→ ACTIVITY:
All entries are to be copied verbatim, while the pictures stay out.

*** SUPPLIED ENTRIES Section Begins ***

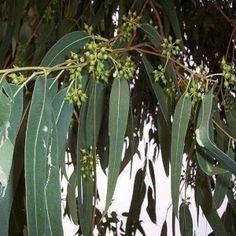 zEUCALIPTOS http://www.periodicodecrecimientopersonal.com/usos-medicinales-del-eucalipto/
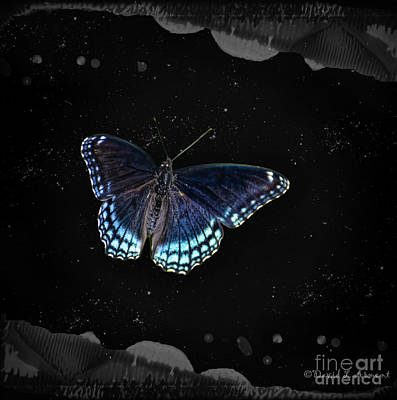 Photograph - Electric Butterfly by David Arment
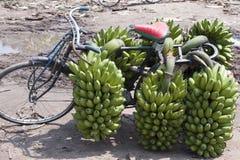 Monte en bicicleta con los plátanos en África Fotografía de archivo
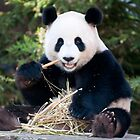 Giant Panda - Funi by Cathy Cormack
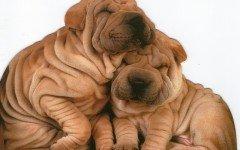 Infezioni delle pieghe cutanee del cane: le cause e la diagnosi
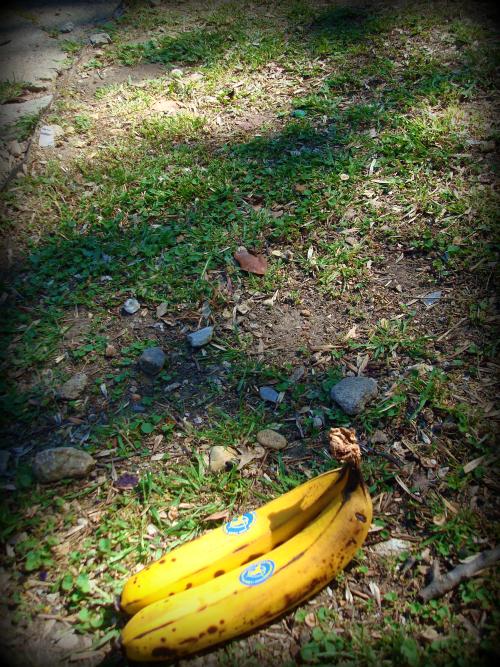 BananaSidewalk2.jpg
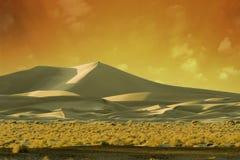 Coucher du soleil d'or de ~ de dunes de sable Image libre de droits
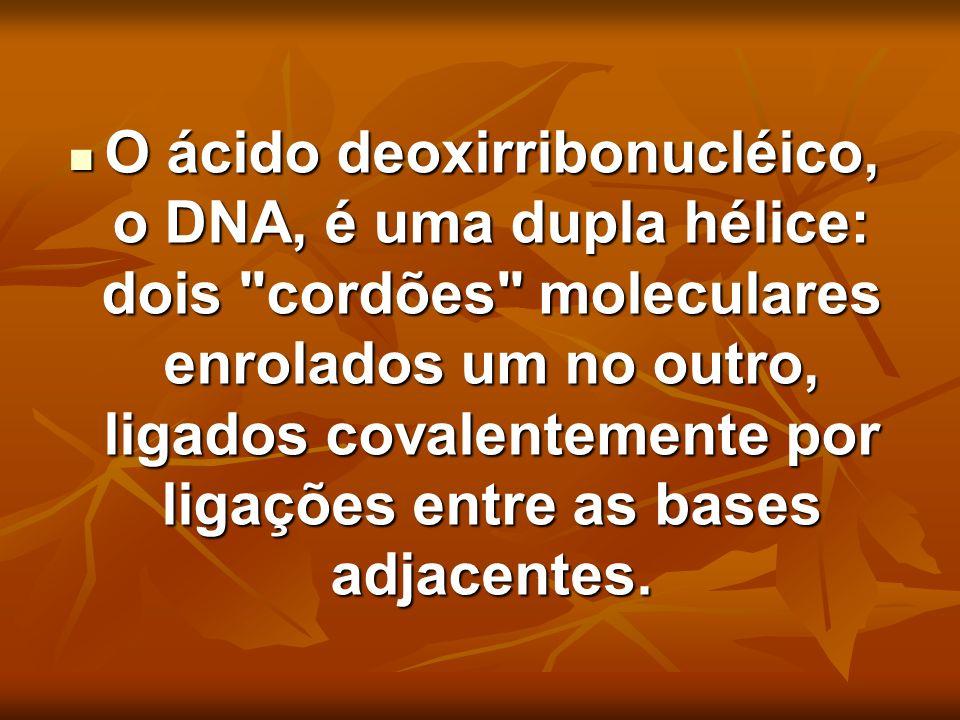O ácido deoxirribonucléico, o DNA, é uma dupla hélice: dois
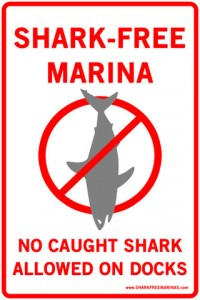 Shark-Free Marina Initiative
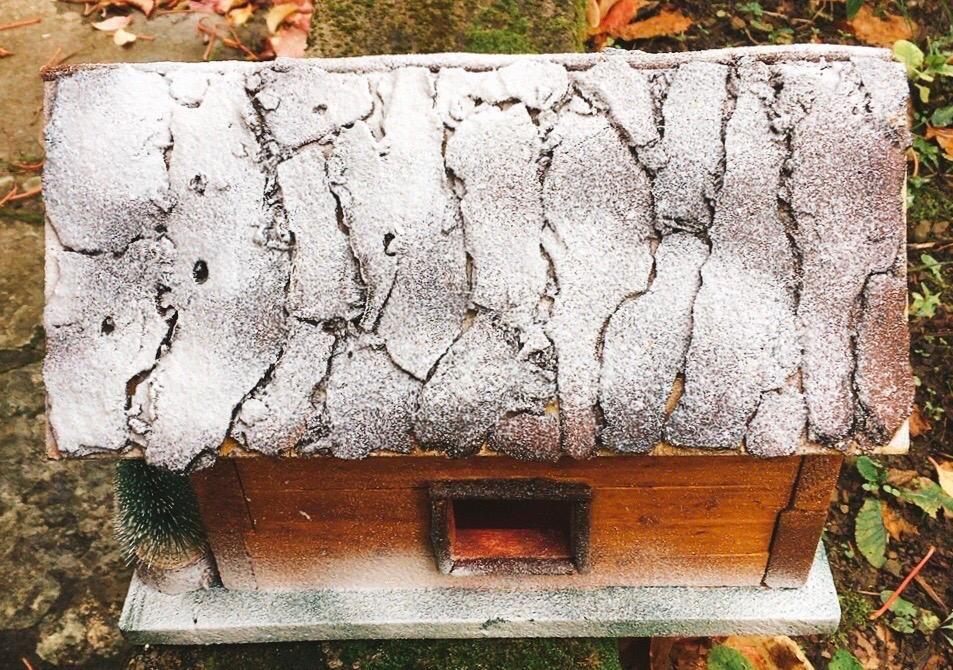 Casa di Babbo Natale NAdd253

*** SUPPLIED ENTRIES Section Ends ***

→ WORKED SOLUTION:
 zEUCALIPTOS http://www.periodicodecrecimientopersonal.com/usos-medicinales-del-eucalipto/
 Photograph - Electric Butterfly by David Arment
 Monte en bicicleta con los plátanos en África Fotografía de archivo
 Giant Panda - Funi by Cathy Cormack
 Infezioni delle pieghe cutanee del cane: le cause e la diagnosi
 BananaSidewalk2.jpg
 Coucher du soleil d'or de ~ de dunes de sable Image libre de droits
O ácido deoxirribonucléico, o DNA, é uma dupla hélice: dois
 Shark-Free Marina Initiative
 Casa di Babbo Natale NAdd253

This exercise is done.